Вам придется выдержать предисловие к моему ответу, дорогой друг. Вам известно, что свет прожекторов, который направляют нам в лицо, нередко больше ослепляет наше окружение, чем нас самих, а это означает, что у других я вызывала большее восхищение, чем у самой себя; поверьте, от этого я не испытываю ни малейшей гордости, но так уж оно есть. Кроме множества сердечных увлечений, кроме завладевших мною позже страстей к двух мужчинам, за которых я вышла замуж и на которых мне и смотреть-то не следовало, у меня было несколько разочарований, но большая любовь выпадала крайне редко. Шарль Хаас был такой любовью. Под любовью я подразумеваю чувство, которое испытываешь, и понимаешь, почему его испытываешь, и можешь только одобрить то, что чувствуешь. У Шарля Хааса было все, даже если не принимать во внимание его неотразимое очарование – и как некоторые общеизвестные истины, неоспоримое, Шарль Хаас обладал вкусом, благородством, добрым сердцем, смелостью, элегантностью по всем статьям и с головы до ног. На мой взгляд, у него был лишь один недостаток – это пристрастие к светской жизни и скучным людям, от которого он не мог избавиться и которое заставляло его мчаться в любой час дня и ночи в наводящие тоску аристократические салоны. Но мне это ничуть не мешало, у меня была своя собственная жизнь, и как только мы вновь оставались наедине, наши разговоры и смех выдавали людей одной породы. У нас даже глаза были почти одинакового цвета, того же цвета волосы, та же осанка; нас объединяло общее пристрастие к чрезмерности и к иронии. Боюсь только, он был более образован и умен, чем я.

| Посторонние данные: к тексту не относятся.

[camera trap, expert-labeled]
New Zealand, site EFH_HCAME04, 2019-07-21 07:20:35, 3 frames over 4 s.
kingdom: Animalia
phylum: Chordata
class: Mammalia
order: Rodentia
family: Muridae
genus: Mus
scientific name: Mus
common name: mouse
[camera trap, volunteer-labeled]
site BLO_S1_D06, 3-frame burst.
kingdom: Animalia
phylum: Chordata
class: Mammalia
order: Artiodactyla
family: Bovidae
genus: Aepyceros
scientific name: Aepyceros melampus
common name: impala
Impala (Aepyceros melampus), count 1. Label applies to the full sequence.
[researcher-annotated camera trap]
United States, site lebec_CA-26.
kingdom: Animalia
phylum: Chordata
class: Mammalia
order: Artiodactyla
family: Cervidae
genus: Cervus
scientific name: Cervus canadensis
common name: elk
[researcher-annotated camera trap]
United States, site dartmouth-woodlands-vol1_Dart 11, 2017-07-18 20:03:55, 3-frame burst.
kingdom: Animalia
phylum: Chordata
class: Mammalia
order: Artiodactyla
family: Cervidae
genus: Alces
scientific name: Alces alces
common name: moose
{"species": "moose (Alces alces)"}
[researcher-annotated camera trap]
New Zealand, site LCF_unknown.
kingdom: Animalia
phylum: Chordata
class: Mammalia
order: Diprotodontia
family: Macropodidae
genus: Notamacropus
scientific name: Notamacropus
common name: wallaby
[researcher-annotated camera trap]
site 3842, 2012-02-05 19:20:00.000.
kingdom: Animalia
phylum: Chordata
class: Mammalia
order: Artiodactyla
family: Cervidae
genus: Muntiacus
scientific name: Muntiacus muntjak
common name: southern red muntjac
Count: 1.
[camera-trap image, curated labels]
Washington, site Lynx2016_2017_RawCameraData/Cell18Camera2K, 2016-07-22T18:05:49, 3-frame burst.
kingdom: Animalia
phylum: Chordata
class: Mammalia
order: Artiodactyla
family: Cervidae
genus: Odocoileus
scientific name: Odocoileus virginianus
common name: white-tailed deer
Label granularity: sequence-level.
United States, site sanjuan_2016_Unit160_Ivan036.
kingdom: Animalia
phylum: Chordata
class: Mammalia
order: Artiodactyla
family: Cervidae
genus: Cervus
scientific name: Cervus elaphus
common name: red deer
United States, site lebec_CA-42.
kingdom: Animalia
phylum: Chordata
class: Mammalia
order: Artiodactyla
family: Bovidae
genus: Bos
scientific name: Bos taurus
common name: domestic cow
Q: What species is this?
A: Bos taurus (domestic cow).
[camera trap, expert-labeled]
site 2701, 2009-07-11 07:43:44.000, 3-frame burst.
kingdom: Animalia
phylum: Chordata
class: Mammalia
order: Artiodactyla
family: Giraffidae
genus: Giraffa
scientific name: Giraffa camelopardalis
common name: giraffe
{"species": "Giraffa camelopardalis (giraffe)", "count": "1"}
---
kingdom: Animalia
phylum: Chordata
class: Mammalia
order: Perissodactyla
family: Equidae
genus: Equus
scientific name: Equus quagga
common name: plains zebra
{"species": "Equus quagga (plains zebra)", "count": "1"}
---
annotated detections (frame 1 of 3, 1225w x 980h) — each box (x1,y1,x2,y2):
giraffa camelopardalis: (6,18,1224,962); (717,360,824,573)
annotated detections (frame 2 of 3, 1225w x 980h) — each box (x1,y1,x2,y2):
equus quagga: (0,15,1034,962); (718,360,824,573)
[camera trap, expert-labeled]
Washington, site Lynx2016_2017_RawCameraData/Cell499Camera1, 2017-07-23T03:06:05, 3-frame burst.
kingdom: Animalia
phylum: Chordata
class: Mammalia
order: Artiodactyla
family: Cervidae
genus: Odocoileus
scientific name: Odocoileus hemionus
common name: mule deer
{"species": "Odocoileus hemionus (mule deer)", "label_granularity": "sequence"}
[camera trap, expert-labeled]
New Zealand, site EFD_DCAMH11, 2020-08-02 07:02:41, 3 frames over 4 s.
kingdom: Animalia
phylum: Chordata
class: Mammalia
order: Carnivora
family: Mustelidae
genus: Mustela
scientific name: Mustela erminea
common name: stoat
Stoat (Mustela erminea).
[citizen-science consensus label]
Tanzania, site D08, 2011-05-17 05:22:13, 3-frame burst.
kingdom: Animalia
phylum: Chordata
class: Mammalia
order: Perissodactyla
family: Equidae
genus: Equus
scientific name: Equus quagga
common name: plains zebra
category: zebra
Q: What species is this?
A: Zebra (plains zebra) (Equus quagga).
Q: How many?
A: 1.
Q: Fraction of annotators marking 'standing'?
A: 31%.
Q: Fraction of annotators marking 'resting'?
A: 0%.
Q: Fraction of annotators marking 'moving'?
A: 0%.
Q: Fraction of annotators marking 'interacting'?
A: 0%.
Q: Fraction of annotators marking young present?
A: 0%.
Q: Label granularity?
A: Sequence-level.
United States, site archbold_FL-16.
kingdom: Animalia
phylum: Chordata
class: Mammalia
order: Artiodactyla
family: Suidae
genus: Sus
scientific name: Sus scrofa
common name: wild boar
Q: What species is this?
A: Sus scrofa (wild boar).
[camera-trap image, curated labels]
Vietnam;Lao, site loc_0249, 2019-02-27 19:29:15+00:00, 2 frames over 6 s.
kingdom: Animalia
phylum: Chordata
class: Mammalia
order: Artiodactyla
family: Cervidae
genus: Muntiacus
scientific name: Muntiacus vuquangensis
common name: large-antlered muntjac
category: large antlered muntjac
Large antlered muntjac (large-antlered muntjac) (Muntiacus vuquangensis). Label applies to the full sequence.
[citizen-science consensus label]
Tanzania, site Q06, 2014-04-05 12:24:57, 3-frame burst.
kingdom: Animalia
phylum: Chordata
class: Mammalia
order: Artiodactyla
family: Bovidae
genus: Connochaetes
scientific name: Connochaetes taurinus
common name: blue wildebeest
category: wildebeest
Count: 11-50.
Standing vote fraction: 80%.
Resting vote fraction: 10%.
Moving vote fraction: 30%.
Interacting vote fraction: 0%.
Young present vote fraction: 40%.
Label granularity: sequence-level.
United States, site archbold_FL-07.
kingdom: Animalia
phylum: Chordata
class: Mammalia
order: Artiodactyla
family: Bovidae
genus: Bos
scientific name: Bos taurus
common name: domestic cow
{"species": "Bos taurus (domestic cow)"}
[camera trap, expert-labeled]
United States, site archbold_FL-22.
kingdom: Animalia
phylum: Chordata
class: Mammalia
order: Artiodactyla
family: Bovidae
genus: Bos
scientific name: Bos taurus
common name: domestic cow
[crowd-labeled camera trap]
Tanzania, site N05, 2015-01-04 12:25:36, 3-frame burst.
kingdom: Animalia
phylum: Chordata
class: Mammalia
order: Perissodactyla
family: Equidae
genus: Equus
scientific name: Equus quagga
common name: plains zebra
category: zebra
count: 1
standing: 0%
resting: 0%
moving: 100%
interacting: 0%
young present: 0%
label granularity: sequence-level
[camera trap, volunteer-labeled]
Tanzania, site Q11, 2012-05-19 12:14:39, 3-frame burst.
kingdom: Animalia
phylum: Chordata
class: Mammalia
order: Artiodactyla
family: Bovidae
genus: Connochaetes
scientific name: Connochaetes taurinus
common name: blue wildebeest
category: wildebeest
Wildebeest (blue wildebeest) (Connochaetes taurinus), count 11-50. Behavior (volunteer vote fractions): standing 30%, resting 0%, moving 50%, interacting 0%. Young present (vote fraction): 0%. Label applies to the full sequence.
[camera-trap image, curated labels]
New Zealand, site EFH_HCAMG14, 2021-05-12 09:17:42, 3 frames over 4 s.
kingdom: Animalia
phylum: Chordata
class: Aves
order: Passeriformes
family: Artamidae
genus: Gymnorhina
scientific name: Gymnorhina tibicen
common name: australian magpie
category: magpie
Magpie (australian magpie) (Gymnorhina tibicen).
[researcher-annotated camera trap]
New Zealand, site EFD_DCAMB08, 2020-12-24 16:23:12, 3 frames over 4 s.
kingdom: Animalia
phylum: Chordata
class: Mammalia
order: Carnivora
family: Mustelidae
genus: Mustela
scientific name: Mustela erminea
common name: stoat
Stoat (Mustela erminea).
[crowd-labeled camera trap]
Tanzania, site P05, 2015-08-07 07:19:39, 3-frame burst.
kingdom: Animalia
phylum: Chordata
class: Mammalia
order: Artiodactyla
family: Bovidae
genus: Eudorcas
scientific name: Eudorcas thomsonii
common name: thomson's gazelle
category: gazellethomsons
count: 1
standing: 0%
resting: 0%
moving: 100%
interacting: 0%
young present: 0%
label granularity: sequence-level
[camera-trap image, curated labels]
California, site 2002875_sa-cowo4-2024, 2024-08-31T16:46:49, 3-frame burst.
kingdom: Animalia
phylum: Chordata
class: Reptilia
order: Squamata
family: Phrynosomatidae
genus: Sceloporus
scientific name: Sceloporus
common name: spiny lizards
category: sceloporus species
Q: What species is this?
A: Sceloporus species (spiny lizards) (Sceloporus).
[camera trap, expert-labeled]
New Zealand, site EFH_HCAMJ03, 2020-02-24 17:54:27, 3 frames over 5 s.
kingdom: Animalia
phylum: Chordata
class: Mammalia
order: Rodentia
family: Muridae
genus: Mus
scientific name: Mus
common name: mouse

Я не могла удержаться, чтобы чуточку не играть с ним, не актерствовать, не кокетничать, не расставлять ловушки, а он не мог удержаться от желания дать мне понять, что видит их, различает и отвергает. Из-за этого порой у нас случались честолюбивые споры и даже скверные ссоры, которым не место было в наших отношениях и которые, признаюсь, зачастую происходили по моей вине.

А дело вот в чем: кроме того, что я его любила и ценила данный ему от природы ум, иногда мне очень хотелось, чтобы он поглупел от любви. И когда он смеялся над моими уловками, я предпочла бы, чтобы он кричал. Нельзя заполучить сразу все: равного себе человека, друга, любовника, сообщника (а порой и его любовь). Нельзя заполучить все это и еще претендовать на то, чтобы оно длилось довольно продолжительное время. От равенства устаешь. В любви есть соотношение силы, которое хочется изменить или углубить, без чего тот или другой томится. Первым заскучал Шарль, не я. Я ужасно страдала, но не от его ухода, ибо в действительности он никогда не покидал меня, – так вот, не от его ухода, а от его отчужденности.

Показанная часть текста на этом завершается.